In the last few days, I have been reading and thinking a lot about audio compression.
Lossy v. lossless compression
As most of you will know, there are two major types of compression: lossless and lossy. In the first case, we take a string of digital information and reduce the amount of space it takes to store without actually destroying any information at all. For example, we could take a string like:
1-2-1-7-3-5-5-5-5-5-5-5-5-5-5-5-5-5-2-2-2-3-4
And convert it into:
1-2-1-7-3-5(13)-2(3)-3-4
Depending on the character of the data and the kinds of rules we use to compress it, this will result in a greater or lesser amount of compression. The upshot is that we can always return the data to its original state. If the file in question is an executable (a computer program), this is obviously required. A file that closely resembles Doom, as a string of bits, will nonetheless probably not run like Doom (or at all).
Lossless compression is great. It allows us, for instance, to go back to the original data and then manipulate it with as much freedom as we had to begin with. The cost associated with that flexibility is that files compressed in lossless compression are larger than those treated with lossy compression. For data that is exposed to human senses (especially photos, music, and video), it is generally worthwhile to employ ‘lossy’ compression. A compact disc stores somewhere in the realm of 700MB of data. Uncompressed, that would take up an equivalent amount of space on an iPod or computer hard drive. There is almost certainly some level of lossy compression at which it would be impossible for a human being with good ears and the best audio equipment to tell if they were hearing the compressed or uncompressed version. This is especially true when the data source is CDs, which have considerable limitations of their own when it comes to storing audio information.
Lossy compression, therefore, discards bits of the information that are less noticeable in order to save space. Two bits of sky that are almost-but-not-quite the same colour of blue in an uncompressed image file might become actually the same colour of blue in a compressed image file. This happens to a greater and greater degree as the level of compression increases. As with music, there is some point where it is basically impossible to distinguish the original uncompressed data from a compressed file of high quality. With music, it might be that a tenth of a second of near silence followed by a tenth of a second of the slightest noise becomes a twentieth of a second of near silence.
MP3 and AAC are both very common kinds of music compression. Each can be done at different bit-rates, which determines how much data is used to represent a certain length of time. Higher bit rates contain more data (which one may or may not be able to hear), while lower bit rates contain less. The iTunes standard is to use 128-bit AAC. I have seen experts do everything from utterly condemn this as far too low to claim that at this level the sound is ‘transparent:’ meaning that it is impossible to tell that it was compressed.

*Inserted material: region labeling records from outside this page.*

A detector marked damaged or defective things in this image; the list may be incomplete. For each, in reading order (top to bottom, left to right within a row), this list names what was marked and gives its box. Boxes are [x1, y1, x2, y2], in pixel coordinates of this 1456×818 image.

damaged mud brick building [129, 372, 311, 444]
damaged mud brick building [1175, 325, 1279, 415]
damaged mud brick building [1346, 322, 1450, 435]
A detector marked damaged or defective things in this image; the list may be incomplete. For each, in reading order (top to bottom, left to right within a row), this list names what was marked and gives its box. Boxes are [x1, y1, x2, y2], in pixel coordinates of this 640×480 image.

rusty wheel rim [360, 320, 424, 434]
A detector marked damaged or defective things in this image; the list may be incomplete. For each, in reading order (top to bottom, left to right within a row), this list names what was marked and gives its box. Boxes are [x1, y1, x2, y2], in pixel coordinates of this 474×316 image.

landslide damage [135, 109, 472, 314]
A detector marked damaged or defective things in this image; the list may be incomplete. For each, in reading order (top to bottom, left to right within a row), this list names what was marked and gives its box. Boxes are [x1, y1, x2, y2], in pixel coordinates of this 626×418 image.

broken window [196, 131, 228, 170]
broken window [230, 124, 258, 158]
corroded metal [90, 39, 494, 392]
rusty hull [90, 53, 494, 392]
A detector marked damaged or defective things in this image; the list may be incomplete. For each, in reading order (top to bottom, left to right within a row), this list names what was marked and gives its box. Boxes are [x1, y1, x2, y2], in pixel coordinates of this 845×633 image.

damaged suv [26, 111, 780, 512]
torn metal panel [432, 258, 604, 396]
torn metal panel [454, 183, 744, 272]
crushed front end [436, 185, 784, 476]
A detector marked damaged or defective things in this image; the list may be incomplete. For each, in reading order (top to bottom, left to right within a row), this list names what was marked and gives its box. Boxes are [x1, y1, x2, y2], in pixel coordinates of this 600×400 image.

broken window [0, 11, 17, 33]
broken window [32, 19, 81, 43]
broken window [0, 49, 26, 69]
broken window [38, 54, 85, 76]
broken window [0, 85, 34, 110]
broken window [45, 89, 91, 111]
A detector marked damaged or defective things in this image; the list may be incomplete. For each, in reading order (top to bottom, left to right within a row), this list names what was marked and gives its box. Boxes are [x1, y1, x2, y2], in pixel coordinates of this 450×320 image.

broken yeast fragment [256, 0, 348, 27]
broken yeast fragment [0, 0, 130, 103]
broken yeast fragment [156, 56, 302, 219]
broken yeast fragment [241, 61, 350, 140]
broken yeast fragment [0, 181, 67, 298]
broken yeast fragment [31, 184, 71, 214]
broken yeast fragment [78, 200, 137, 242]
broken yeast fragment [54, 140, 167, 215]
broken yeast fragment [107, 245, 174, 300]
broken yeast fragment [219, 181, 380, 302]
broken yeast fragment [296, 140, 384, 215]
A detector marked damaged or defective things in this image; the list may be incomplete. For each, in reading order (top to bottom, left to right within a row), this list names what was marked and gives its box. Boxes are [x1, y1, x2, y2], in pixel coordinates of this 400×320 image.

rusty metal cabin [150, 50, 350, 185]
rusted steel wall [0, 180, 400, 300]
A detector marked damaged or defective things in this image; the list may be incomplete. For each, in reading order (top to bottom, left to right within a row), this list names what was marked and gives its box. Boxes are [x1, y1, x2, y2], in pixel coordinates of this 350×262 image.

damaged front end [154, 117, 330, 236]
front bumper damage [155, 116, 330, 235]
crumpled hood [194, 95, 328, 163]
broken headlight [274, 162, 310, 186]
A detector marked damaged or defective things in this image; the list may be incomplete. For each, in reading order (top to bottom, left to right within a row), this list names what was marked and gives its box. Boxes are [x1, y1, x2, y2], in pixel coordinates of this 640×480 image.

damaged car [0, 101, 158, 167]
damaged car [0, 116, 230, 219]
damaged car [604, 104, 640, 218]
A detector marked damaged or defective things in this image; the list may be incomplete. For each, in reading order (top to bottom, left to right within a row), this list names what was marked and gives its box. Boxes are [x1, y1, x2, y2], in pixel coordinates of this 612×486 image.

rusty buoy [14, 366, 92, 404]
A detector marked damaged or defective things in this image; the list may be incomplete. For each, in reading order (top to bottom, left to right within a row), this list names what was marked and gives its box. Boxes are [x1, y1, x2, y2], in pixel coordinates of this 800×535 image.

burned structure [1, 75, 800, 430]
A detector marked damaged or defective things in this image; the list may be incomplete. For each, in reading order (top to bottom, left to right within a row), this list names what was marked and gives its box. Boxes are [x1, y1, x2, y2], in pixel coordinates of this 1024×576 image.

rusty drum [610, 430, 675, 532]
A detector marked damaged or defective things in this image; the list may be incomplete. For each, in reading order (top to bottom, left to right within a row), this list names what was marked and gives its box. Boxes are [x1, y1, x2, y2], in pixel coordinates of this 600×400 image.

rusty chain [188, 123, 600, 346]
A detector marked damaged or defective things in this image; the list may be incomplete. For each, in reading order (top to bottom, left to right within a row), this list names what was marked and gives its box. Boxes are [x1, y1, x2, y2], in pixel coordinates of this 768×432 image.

But what sort to use, exactly?
Websites on which form of compression to use generally take the form of: “I have made twenty five different versions of the same three songs. I then listened to each using my superior audio equipment and finely tuned ear and have decided that X is the best sort of compression. Anyone who thinks you should use something more compressed than X obviously doesn’t have my fine ability to discern detail. Anyone who wants you to use more than X is an audiophile snob who is more concerned about equipment than music.”
This is not a very useful kind of judgment. Most problematically, the subject/experimenter knows which track is which, when listening to them. It has been well established that taking an audio expert and telling them that they are listening to a $50,000 audiophile quality stereo will lead to a good review of the sound, even if they are really listening to a $2,000 system. (There are famous pranks where people have put a $100 portable CD player inside the case for absurdly expensive audio gear and passed the former off as the latter to experts.) The trouble is both that those being asked to make the judgement feel pressured to demonstrate their expertise and that people actually do perceive things which they expect to be superior as actually being so.
Notoriously, people who are given Coke and Pepsi to taste are more likely to express a preference for the latter if they do not know which is which, but for the former when they do. Their pre-existing expectations affect the way they taste the drinks.
What is really necessary is a double-blinded study. We would make a large number of versions of a collection of tracks with different musical qualities. The files would then be assigned randomized names by a group that will not communicate with either the experimenters or the subjects. The subjects will then listen to two different versions of the same track and choose which they prefer. Each of these trials would produce what statisticians call a dyad. Once we have hundreds of dyads through which to compare versions, we can start to generate statistically valid conclusions about whether the two tracks can be distinguished, and which one is perceived as better. On the basis of hundreds of such tests, in differing orders, we would gain knowledge about whether a certain track is preferred on average to another.
We would then analyze those frequencies to determine whether the difference between one track (say, 128-bit AAC) and another (say, 192-bit AAC) is statistically significant. I would posit that we will eventually find a point where people are likely to pick one or the other at random, because they are essentially the same (640-bit AAC v. 1024-bit AAC, for instance). We therefore take the quality setting that is lowest, but still distinguishable from the one below based on, say, a 95% confidence level and use that to encode our music.
This methodology isn’t perfect, but it would be dramatically more rigorous than the expertly-driven approach described above.